Kayanga Baroda Watongola is a Ugandan politician and legislator. She is the Member of Parliament for Kamuli Municipality, in the 11th Parliament of Uganda. She entered Parliament on an independent ticket.

== Background and Education ==
Baroda Watongola is the daughter of the late Hajjat Rehema Tiwuwe Watongola, the former Member of Parliament for Kamuli Municipality, and Badiru Watongola, the Kamuli Municipality National Resistance Movement (NRM) chairperson.

Baroda Watongola is an alumnus of Kyambogo University where she obtained a bachelor's degree in community-based rehabilitation. She also possesses a diploma in the same course.

== Career ==
Baroda replaced her mother as contender for the Kamuli Municipality seat in Kamuli District after her mother, Hajjat Rehema Watongola, died of COVID-19 a few months before the 2021 Uganda general election in which she had intended to participate.
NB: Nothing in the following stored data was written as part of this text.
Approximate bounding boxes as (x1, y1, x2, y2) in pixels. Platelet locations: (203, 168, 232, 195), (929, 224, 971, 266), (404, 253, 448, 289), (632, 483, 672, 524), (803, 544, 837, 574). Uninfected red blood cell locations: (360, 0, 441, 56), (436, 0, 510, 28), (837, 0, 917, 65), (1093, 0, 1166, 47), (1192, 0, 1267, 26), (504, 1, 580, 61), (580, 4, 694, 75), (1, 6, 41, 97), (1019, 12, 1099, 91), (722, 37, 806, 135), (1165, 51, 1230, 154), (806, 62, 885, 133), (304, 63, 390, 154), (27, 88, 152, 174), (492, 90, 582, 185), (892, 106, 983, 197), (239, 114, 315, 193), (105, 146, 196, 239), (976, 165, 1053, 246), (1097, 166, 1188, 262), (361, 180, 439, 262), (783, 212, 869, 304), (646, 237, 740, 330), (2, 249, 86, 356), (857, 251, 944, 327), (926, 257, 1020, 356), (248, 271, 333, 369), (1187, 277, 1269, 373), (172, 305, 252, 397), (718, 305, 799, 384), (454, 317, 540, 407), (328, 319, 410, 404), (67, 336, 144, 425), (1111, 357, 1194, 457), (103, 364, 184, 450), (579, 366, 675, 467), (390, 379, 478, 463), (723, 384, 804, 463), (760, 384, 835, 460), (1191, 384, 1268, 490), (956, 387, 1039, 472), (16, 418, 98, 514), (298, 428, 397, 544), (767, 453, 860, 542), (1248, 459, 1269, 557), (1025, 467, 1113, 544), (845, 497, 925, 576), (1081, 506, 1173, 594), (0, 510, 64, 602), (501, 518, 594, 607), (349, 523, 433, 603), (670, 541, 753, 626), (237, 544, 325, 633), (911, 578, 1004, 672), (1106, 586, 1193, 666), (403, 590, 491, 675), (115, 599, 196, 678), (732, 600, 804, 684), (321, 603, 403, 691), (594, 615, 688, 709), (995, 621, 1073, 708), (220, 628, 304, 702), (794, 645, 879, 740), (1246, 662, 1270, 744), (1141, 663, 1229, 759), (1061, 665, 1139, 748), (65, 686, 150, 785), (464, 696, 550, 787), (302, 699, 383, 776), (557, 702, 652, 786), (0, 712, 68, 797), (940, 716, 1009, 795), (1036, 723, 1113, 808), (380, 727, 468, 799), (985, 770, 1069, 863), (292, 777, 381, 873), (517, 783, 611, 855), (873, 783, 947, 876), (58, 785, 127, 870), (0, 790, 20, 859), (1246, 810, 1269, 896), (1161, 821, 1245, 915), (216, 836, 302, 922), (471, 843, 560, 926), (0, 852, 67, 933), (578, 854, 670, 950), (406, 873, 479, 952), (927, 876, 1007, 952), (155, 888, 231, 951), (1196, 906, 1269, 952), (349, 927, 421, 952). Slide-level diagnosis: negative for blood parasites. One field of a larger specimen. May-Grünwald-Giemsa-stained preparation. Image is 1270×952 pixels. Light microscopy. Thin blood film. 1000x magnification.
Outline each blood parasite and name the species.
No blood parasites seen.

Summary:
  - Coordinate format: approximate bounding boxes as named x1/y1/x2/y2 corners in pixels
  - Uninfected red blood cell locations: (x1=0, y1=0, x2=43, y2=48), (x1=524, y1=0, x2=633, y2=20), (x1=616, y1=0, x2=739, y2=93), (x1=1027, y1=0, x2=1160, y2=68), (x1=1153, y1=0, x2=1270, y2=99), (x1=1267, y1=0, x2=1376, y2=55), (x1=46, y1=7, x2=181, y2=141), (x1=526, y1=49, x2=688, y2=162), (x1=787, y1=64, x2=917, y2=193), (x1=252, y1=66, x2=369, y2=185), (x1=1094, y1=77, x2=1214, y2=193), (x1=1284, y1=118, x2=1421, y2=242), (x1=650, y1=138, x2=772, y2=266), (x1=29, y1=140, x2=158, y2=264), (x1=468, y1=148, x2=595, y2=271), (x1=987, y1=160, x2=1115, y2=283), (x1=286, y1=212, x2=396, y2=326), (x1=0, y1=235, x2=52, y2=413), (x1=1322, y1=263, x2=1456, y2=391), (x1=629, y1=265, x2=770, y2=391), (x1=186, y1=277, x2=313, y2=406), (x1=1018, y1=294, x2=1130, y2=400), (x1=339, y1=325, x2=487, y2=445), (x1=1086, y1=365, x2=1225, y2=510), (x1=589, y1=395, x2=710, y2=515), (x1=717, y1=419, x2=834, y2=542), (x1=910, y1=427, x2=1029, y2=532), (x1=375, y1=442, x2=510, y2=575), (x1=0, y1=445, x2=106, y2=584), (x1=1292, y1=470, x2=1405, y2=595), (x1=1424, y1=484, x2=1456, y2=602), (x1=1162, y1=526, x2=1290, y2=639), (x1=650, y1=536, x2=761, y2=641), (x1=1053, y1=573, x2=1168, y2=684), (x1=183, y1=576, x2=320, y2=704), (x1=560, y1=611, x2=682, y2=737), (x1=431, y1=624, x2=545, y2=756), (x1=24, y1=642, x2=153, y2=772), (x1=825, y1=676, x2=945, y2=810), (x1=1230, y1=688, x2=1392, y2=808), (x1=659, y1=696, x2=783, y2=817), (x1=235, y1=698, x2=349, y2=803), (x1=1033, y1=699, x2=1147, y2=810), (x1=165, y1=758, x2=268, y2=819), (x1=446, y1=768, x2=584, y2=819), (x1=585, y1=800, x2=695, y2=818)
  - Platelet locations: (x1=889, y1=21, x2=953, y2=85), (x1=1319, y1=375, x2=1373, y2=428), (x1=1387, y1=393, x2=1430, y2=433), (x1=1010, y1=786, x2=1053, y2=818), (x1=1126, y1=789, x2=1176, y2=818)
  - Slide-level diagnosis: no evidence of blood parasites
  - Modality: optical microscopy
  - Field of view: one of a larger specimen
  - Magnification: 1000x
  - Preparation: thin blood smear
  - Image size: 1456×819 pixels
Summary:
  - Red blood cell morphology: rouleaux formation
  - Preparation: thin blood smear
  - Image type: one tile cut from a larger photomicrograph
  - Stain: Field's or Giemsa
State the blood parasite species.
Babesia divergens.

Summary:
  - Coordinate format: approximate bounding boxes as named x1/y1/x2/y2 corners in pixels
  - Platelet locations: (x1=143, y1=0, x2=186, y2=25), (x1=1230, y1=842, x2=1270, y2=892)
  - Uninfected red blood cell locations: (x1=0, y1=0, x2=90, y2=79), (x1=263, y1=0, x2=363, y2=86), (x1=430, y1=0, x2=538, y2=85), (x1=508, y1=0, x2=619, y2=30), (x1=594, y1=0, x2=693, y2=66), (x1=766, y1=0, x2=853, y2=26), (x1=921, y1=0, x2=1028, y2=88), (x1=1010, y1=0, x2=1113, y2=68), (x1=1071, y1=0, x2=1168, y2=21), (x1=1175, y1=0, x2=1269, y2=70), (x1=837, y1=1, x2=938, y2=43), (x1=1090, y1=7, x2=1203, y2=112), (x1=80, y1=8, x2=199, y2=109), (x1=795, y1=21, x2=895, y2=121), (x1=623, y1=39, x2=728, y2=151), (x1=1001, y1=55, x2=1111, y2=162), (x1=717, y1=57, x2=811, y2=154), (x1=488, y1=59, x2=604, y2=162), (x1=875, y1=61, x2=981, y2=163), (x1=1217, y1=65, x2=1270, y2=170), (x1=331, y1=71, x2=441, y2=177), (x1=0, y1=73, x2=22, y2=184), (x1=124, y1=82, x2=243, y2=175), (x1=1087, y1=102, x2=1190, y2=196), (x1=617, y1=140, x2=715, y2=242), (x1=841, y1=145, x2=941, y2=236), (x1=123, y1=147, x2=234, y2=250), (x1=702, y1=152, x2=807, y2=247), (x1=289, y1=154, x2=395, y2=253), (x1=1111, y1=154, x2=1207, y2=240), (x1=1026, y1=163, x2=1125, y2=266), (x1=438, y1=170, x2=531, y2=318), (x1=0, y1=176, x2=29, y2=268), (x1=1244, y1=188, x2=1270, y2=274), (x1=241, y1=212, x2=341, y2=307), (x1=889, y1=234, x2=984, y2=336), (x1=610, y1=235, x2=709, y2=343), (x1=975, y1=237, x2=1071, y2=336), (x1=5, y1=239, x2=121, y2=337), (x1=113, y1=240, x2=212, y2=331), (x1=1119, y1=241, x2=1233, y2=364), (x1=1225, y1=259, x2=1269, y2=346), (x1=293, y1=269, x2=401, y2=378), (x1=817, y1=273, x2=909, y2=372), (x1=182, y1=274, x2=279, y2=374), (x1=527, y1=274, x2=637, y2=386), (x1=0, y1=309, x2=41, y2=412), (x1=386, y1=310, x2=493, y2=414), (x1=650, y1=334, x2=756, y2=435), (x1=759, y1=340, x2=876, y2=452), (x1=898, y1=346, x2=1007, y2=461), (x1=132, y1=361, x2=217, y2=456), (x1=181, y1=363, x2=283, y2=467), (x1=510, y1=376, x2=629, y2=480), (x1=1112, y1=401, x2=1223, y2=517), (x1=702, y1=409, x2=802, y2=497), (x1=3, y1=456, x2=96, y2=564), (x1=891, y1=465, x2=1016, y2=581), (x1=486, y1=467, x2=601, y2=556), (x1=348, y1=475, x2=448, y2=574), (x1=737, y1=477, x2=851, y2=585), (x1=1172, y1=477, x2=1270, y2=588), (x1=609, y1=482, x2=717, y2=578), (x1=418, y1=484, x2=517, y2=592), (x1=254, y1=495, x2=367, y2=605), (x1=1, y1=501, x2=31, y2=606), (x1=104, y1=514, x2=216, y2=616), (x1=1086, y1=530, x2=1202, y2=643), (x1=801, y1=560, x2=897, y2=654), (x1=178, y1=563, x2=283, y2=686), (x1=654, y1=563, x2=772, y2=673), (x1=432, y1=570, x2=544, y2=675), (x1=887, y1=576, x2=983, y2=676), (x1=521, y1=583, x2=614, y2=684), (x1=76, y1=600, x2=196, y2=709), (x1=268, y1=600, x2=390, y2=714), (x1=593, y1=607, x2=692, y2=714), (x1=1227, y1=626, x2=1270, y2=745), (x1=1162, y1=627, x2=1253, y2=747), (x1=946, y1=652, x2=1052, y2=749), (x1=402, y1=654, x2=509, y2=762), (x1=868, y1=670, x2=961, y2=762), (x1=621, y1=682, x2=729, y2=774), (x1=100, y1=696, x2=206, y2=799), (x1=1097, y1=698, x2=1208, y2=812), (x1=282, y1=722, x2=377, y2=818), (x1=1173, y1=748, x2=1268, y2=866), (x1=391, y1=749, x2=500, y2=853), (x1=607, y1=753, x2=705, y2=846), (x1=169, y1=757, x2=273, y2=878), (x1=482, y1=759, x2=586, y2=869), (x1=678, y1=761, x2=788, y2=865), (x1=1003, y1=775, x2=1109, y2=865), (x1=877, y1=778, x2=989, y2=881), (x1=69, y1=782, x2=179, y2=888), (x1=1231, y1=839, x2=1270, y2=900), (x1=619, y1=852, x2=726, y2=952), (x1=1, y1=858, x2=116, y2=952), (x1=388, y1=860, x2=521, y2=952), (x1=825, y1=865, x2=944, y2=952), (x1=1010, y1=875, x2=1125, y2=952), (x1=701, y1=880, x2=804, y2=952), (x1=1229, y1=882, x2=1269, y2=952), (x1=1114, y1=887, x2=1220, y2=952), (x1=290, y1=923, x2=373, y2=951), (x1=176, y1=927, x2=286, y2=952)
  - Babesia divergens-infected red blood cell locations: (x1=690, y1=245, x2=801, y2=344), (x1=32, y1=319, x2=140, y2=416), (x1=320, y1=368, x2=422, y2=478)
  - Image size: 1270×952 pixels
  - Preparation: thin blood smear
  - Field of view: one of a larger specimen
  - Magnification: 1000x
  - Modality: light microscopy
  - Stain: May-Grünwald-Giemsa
She received an endorsement from the party president of Forum for Democratic Change (FDC), Eng. Patrick Oboi Amuriat, despite representing a different political inclination.

In the 2021 general election, Baroda sought the MP seat on an independent ticket, as her mother had. She won against Mastula Namatovu of the National Resistance Movement, Mosses Bigirwa of the National Unity Platform (NUP) and Eng. Geoffrey Mugoye (another independent).

In the 2026 general elections, she was beaten by her rival Mastula Namatovu in the toughly contested elections. She will therefore won't be seen the 12th parliament.